Retype the entire listing below verbatim, keeping each line unchanged.

Spatial relation data
○ ○ ○ ○

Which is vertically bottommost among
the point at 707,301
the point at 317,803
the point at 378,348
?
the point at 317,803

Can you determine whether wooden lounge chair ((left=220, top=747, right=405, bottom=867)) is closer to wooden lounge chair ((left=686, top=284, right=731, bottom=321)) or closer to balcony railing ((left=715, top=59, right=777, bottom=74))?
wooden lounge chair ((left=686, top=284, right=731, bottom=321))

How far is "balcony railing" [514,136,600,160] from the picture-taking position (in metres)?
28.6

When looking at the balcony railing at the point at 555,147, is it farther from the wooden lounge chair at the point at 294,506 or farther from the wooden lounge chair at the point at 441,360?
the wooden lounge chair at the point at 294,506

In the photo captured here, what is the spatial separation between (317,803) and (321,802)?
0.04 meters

○ ○ ○ ○

## Full answer
Which is vertically bottommost among
the point at 707,301
the point at 317,803
the point at 378,348
?
the point at 317,803

Can you determine whether wooden lounge chair ((left=220, top=747, right=405, bottom=867)) is closer to wooden lounge chair ((left=686, top=284, right=731, bottom=321)) or closer to balcony railing ((left=715, top=59, right=777, bottom=74))?
wooden lounge chair ((left=686, top=284, right=731, bottom=321))

How far is "balcony railing" [514,136,600,160] from the picture-taking position (in metres)?
28.6

When looking at the balcony railing at the point at 555,147, is it farther from the wooden lounge chair at the point at 294,506 or farther from the wooden lounge chair at the point at 441,360?
the wooden lounge chair at the point at 294,506

In the photo captured here, what is the spatial separation between (317,803) and (321,802)?
0.04 meters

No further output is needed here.